I look at the role of druid as more of an archetype for both a scholar, priest and shaman rolled into one. The Native Americans, Inuit, Australian and Siberian aborigines all had druids of a sort but with their own specific cultural twists. I’m not a Star Wars fanatic but I certainly look at the jedi order presented in those tales as a very good interpretation of the druid archetype.
Another exquisite illustration of the druidic archetype is the Fremen lifestyle as presented in the Dune novels by Frank Herbert. I actually heard through pure rumor that Mr. Herbert may have been a closet druid at the time of penning those particular works. The stories of his “righteous oppressed underdog” Fremen people value a closeness to the spirit of the land, an appreciation for ceremony and formal passages in the stage of life, an organized tribe style government with a council of elders, a shamanistic approach to accessing the “otherworld” and a recognition that time and space do not exist there, and organized formal spiritual leaders that presided over ceremonies and guided their people on a spiritual plain. I would certainly say that their culture (though fictional it is) is just a druidic that of the celts.

I do generally believe in the “four pillars of druidry” being multiple lives, spirit in all things, reverence for ancestors and multiple worlds. And of course, let us not forget Truth, thought that is such a supreme and transcendent concept that it deserves a category on it’s own. Though different people may have variants on these themes generally speaking if there is some semblance or recognition of these basic tenants I’ve always believed it satisfied the general spiritual, intellectual and social path of druidry, no matter what cultural title you give it.

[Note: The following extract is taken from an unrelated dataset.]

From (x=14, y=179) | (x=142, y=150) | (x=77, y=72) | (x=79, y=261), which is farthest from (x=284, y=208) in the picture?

This is a bit controversial I understand but I don’t particularly believe that druidry has to incorporate the three realms and the cosmology of infinity as the celts did. This is in my mind more of a cultural ideal. The Native American tribes didn’t all believe in an infinite universe nor do the Inuits but they are no less druidic in my assessment. Whether you declare there is 1 or 20 “otherworlds” or that the universe is infinite or that we all ride upon the shell of a great cosmic turtle in our physical world that does not change your heart or your endorsement of the four pillars and love of truth in whatever form they may be manifesting in your culture/path.

A druid need not be a celtic shaman following the path of the green man or some other celtic deity. A druid is in your heart and soul. It’s in your ethics and your outlook on the world and your place in it.